Twenty years ago, Orenthal James Simpson became the object of America’s deepest obsessions.
On June 12, 1994, O.J. Simpson’s ex-wife, Nicole Brown Simpson, and her friend Ron Goldman were found butchered outside her home in the Brentwood section of Los Angeles. Both had been stabbed multiple times, and their throats had been slashed. Nicole’s attacker had nearly decapitated her.
Suspicion quickly fell on Simpson, who had a documented history as a domestic abuser. The Los Angeles Police Department was regularly called to the home Simpson once shared with Nicole, but his celebrity status always bought him a measure of forbearance that less famous wife-beaters could only imagine.
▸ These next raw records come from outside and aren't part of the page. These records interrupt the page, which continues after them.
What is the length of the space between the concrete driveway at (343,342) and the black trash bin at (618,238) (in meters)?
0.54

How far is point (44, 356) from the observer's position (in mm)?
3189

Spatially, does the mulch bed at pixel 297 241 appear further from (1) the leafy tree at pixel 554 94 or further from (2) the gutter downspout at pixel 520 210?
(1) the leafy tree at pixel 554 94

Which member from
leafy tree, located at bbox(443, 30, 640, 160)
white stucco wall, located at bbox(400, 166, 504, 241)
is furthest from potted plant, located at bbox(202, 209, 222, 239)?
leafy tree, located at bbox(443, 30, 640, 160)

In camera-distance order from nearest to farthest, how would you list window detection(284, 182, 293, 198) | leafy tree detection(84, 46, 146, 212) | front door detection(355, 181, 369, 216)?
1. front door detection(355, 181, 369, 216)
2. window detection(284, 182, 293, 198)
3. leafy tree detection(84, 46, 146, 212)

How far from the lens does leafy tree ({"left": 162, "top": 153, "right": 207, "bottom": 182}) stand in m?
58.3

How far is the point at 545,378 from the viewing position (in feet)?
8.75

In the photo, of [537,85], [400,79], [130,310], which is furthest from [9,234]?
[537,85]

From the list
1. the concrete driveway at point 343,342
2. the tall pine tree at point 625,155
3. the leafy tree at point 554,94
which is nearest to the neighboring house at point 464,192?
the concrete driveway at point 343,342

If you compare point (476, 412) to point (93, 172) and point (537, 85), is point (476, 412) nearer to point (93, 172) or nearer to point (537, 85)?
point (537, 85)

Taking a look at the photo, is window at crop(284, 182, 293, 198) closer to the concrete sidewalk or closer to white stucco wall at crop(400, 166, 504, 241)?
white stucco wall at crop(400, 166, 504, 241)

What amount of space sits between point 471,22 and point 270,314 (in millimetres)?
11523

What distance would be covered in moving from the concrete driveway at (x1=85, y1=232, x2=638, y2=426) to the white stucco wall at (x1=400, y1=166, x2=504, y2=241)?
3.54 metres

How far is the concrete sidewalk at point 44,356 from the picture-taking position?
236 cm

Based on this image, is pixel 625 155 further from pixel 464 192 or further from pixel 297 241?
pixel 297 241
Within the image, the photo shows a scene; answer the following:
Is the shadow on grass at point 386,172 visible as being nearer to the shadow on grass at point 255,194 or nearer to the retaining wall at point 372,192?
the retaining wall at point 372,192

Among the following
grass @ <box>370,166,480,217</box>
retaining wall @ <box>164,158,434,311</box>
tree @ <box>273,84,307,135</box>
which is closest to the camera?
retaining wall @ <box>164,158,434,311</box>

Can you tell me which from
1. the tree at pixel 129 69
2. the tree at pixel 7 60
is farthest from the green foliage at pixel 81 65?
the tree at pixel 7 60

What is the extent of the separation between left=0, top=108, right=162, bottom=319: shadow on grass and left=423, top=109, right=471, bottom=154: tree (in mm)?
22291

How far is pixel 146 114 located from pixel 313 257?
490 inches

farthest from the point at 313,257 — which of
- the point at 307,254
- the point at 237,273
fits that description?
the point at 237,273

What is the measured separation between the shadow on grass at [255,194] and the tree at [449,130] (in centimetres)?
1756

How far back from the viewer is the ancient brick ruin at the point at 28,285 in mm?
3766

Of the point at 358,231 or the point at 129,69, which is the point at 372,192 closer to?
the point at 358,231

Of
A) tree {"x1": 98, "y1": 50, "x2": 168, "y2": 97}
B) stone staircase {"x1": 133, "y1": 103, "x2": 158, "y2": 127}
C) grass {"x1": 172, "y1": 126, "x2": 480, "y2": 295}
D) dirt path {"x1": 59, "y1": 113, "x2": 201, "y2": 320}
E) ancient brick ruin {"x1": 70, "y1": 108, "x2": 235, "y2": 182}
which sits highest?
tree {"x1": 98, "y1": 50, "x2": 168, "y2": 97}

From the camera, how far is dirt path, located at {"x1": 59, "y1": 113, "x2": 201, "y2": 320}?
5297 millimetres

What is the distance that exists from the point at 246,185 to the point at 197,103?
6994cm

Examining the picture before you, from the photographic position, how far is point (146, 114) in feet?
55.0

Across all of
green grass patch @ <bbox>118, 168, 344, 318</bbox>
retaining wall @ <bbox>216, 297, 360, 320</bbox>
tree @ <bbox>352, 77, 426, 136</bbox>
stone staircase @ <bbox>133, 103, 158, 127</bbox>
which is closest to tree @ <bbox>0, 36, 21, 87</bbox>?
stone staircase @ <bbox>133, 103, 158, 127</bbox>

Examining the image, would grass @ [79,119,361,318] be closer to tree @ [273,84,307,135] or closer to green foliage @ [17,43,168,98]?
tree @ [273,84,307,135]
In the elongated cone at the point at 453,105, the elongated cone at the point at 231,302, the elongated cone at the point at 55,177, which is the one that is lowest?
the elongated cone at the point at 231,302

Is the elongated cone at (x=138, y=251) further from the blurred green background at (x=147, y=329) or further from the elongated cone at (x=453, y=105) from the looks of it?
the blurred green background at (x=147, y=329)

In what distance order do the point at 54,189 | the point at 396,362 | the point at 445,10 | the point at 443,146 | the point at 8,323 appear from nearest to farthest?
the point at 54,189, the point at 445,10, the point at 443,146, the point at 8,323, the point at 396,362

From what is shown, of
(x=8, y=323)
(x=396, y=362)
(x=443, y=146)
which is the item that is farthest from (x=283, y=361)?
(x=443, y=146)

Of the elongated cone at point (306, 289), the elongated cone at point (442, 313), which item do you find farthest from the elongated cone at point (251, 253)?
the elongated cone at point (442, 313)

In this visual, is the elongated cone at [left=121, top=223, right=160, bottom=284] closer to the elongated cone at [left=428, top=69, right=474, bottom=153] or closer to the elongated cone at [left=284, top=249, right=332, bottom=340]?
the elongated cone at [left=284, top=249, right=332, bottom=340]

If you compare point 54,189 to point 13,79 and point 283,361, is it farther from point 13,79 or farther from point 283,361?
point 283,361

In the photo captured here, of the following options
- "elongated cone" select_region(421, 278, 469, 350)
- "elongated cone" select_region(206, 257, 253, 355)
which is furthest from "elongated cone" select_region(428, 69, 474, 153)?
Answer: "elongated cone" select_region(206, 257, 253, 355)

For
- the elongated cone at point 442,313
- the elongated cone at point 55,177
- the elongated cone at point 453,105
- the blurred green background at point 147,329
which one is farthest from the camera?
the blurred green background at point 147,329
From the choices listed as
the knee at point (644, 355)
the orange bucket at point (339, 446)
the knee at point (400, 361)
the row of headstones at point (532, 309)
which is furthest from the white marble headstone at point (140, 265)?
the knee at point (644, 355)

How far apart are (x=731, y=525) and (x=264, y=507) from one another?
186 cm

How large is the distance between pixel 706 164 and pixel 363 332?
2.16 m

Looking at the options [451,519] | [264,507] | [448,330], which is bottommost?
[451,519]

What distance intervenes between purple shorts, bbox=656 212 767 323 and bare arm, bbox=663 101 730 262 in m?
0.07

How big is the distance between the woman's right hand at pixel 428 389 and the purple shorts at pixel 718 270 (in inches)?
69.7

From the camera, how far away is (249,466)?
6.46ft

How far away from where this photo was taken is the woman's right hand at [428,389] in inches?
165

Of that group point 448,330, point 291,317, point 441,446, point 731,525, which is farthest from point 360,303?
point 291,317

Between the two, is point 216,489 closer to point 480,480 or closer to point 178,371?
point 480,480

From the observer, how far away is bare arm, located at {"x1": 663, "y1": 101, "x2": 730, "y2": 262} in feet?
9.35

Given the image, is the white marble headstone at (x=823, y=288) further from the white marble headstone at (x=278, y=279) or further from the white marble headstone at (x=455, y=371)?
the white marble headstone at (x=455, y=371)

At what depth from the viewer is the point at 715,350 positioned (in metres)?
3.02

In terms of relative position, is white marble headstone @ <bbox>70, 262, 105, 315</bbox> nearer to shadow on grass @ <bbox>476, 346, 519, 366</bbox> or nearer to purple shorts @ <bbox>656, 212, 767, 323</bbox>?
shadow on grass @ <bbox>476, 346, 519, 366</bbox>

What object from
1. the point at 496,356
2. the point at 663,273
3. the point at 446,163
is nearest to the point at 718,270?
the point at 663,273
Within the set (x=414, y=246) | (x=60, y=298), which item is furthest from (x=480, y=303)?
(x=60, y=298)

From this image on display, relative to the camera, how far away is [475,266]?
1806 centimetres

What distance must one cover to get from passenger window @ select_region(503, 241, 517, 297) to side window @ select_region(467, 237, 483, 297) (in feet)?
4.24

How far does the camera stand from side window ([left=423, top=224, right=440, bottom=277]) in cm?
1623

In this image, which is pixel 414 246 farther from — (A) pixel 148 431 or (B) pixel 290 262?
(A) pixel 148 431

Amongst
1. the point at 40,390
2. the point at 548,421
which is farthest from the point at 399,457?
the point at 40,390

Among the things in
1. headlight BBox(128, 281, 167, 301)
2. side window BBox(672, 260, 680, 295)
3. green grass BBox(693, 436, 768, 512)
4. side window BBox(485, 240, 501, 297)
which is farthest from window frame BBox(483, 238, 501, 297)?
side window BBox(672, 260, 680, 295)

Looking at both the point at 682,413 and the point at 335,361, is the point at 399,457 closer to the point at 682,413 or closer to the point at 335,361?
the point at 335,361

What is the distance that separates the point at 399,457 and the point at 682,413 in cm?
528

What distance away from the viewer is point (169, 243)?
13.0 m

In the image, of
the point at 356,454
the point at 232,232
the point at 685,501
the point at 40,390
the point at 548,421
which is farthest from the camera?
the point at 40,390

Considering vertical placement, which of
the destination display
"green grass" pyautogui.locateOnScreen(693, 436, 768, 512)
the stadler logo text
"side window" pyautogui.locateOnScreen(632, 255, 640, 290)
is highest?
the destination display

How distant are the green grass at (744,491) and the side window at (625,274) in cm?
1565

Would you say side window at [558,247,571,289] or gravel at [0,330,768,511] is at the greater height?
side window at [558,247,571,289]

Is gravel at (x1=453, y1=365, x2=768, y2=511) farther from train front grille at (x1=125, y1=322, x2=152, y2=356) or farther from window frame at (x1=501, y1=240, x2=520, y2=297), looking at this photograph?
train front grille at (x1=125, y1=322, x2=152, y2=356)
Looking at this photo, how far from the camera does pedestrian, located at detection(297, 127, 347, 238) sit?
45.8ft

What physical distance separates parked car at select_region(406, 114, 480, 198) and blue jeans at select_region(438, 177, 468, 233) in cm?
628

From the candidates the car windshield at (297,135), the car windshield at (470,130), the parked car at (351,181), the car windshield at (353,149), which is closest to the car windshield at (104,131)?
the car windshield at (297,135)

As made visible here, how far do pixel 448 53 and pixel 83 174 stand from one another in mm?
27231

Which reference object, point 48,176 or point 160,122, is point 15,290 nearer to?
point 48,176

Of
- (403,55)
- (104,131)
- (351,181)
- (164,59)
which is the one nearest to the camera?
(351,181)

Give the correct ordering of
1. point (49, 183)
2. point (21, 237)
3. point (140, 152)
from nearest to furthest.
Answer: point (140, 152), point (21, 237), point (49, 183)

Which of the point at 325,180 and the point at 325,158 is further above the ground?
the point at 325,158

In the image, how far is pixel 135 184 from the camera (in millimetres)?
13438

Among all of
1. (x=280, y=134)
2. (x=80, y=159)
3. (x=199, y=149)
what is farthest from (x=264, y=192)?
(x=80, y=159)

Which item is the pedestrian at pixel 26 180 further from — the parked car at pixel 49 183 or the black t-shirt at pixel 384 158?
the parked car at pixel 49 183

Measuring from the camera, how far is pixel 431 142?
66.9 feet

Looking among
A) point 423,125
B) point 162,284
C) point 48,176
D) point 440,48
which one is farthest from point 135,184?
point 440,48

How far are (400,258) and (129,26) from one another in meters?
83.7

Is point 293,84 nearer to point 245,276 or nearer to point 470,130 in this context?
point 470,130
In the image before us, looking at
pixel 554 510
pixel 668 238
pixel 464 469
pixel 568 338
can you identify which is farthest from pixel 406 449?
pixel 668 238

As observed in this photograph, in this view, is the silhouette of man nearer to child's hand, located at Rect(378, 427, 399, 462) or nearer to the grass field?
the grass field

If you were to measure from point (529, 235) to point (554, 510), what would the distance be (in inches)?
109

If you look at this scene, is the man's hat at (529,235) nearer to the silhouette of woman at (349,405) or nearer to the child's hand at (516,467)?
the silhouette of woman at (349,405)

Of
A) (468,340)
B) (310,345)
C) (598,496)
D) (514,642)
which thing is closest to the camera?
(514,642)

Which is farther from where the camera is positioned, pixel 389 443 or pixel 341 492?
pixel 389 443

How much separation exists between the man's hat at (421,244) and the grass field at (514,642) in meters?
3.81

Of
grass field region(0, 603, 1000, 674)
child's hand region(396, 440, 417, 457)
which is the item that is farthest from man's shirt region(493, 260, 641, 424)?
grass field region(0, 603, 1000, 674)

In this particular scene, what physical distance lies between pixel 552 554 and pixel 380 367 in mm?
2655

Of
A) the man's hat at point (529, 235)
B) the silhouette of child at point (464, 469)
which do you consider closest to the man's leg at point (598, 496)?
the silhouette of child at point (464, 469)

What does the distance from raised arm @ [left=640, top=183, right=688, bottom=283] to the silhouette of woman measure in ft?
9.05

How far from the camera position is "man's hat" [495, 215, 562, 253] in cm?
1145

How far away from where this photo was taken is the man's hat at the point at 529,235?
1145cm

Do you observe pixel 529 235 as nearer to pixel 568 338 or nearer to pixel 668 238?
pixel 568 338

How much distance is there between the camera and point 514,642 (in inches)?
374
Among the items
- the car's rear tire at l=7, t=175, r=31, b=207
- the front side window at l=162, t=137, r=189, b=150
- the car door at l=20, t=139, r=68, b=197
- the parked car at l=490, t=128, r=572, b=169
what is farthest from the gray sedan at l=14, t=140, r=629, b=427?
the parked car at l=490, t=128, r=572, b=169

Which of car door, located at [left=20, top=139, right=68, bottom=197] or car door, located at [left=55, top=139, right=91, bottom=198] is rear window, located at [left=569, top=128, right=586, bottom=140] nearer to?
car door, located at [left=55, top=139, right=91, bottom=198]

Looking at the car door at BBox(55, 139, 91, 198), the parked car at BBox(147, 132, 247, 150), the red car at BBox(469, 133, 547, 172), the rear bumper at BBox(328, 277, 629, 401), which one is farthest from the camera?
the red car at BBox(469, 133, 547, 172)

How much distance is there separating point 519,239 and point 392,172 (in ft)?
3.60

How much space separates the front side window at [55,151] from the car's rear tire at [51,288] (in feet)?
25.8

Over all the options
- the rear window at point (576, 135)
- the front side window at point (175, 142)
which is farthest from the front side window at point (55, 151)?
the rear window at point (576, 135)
On June 17, an estimated 95 million people watched live coverage of police engaged in a low-speed chase of a white Ford Bronco across endless miles of Southern California highway. Simpson, reportedly suicidal and babbling, was in the back of that car, which his friend Al Cowlings was driving. Crowds gathered at highway overpasses to gawk and cheer. Some waved banners that anticipated the perversity that would characterize Simpson’s eight-month murder trial: “Run, O.J. Run” and “Free O.J.”
The trial was a master class in prosecutorial incompetence. Simpson’s dream defense team turned every LAPD misstep into a referendum on the honesty of the criminal justice system. The prosecution team that Marcia Clark and Christopher Darden led looked amateurish in comparison with the smooth-talking Johnnie Cochran and his deep bench of defense wizards.
The LAPD, which had a national reputation as brutal and racist, had to convince the predominantly black jury that its murder investigation hadn’t been compromised by a recorded racist diatribe by Mark Fuhrman, one of the case’s lead detectives.
By the time Cochran was through, it didn’t take too great a leap of imagination to picture the cops planting evidence against Simpson to ensure the conviction of a man they believed was guilty of a double homicide.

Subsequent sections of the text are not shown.